**What is expected:** When you repeat the entries below, keep each word exactly as it is and drop the pictures.

**Listed entries:**
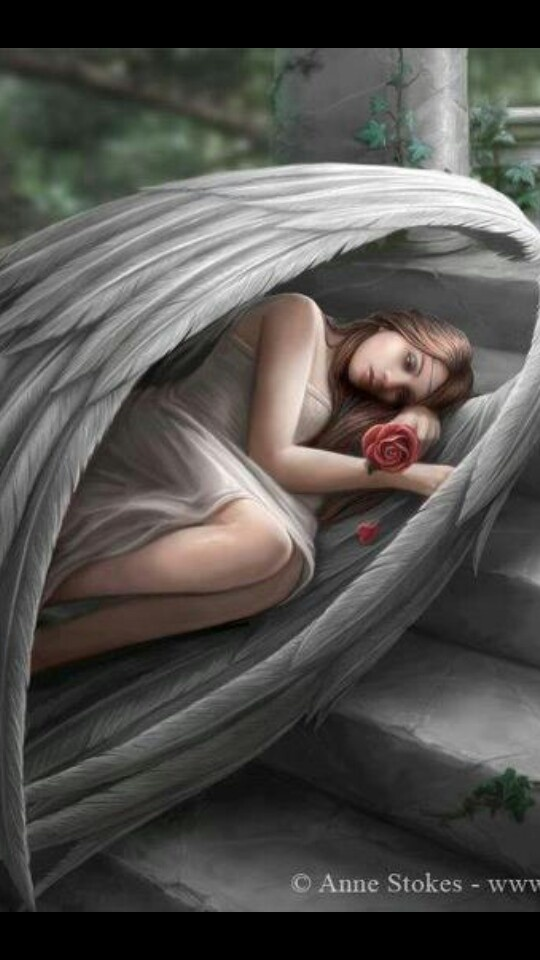 I really love this angel. She looks so peaceful.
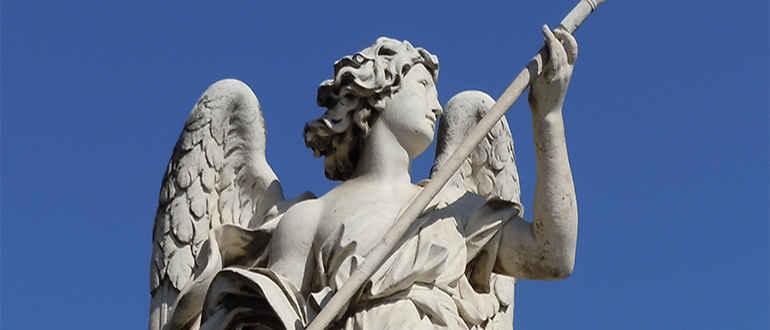 Скульптура ангела Микеланджело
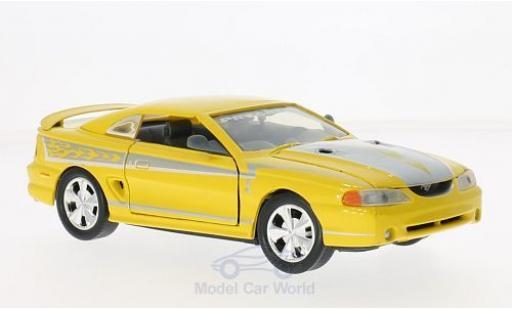Ford Mustang 1/24 Motormax SVT Cobra yellow/grey 1998 diecast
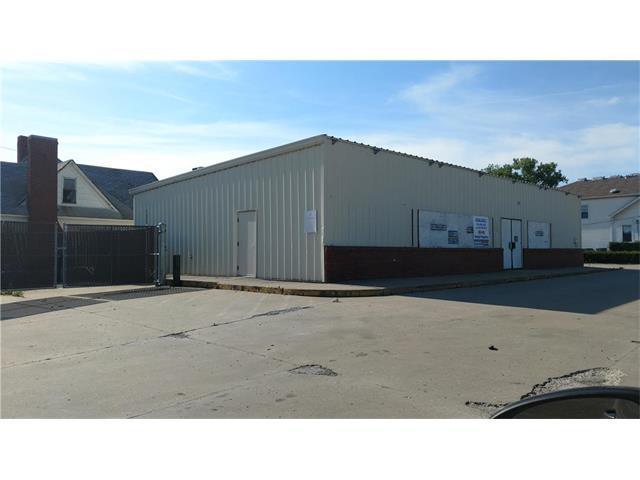 300 S 2ND Street, Odessa, MO 64076 (#2052479) :: Carrington Real Estate Services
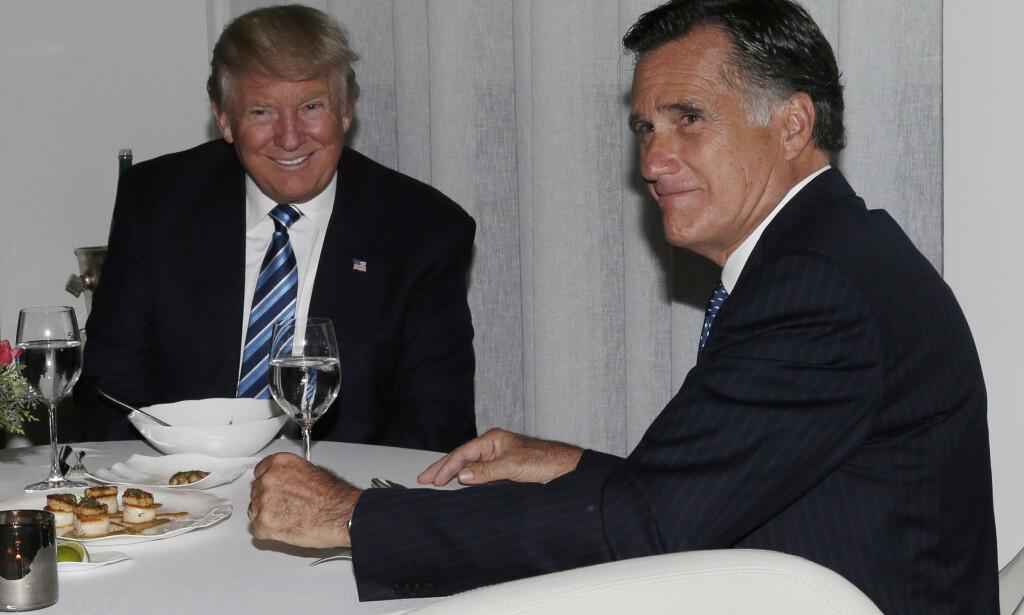 MØTTES: Donald Trump (t.v.) møtte Mitt Romney til middag 29. november, kort tid etter at han hadde vunnet det amerikanske presidentvalget. Romney var klar for å bli utenriksministeren hans. Foto: NTB Scanpix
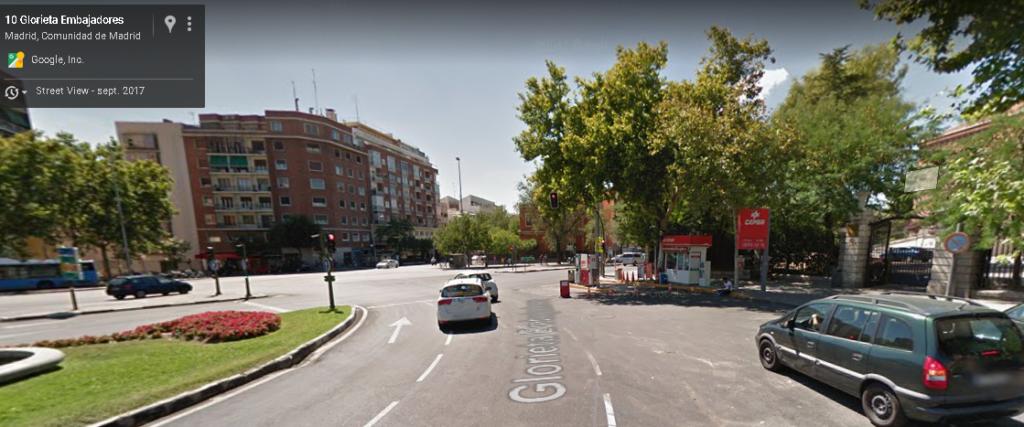 Madrid gasolinera Cepsa en la Glorieta Embajadores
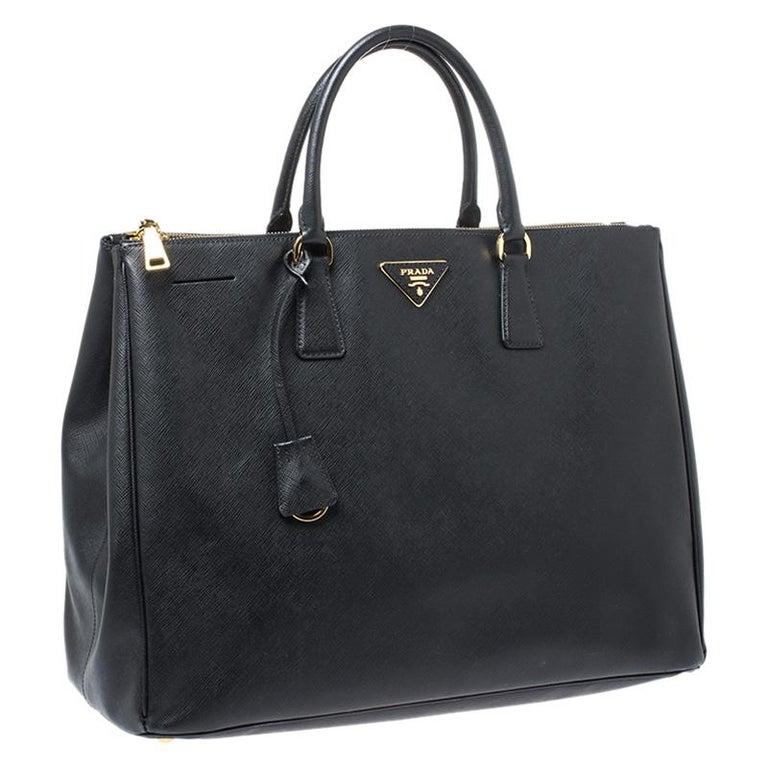 Women's Prada Black Saffiano Leather Executive Double Zip Tote For Sale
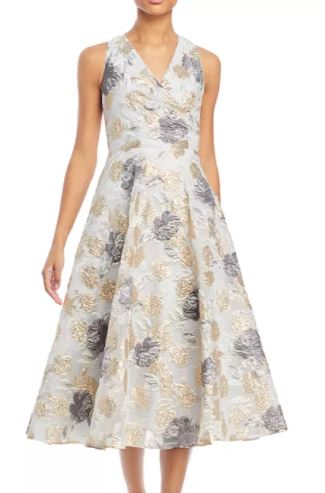 Eliza J Floral A-Line Sleeveless Dress to look thinner
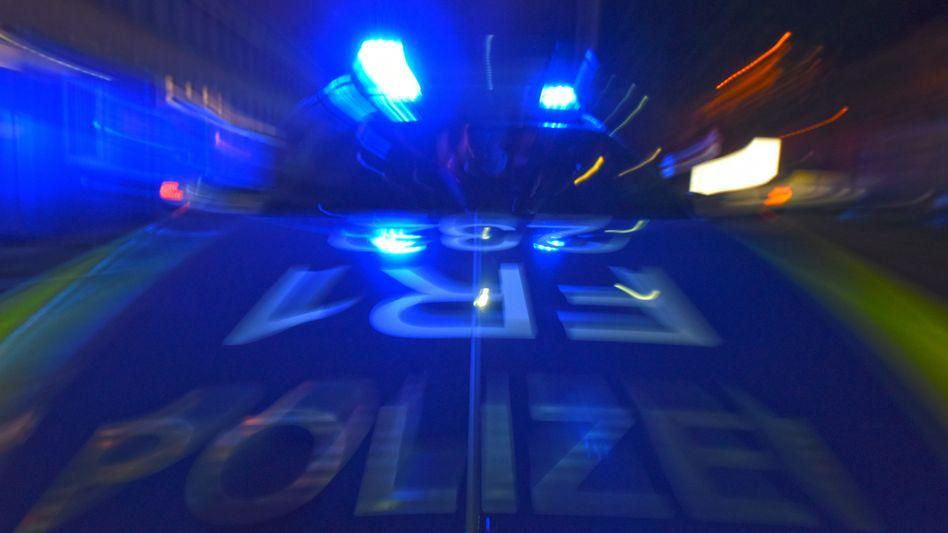 Polizistin und Kollege in Düsseldorf (Symbolbild)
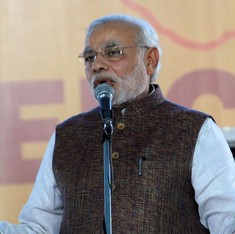 Modi lauds mason on Mann ki Baat for free toilets he did not build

**Completed exercise:**
 I really love this angel. She looks so peaceful.
 Скульптура ангела Микеланджело
Ford Mustang 1/24 Motormax SVT Cobra yellow/grey 1998 diecast
 300 S 2ND Street, Odessa, MO 64076 (#2052479) :: Carrington Real Estate Services
 MØTTES: Donald Trump (t.v.) møtte Mitt Romney til middag 29. november, kort tid etter at han hadde vunnet det amerikanske presidentvalget. Romney var klar for å bli utenriksministeren hans. Foto: NTB Scanpix
 Madrid gasolinera Cepsa en la Glorieta Embajadores
 Women's Prada Black Saffiano Leather Executive Double Zip Tote For Sale
 Eliza J Floral A-Line Sleeveless Dress to look thinner
 Polizistin und Kollege in Düsseldorf (Symbolbild)
 Modi lauds mason on Mann ki Baat for free toilets he did not build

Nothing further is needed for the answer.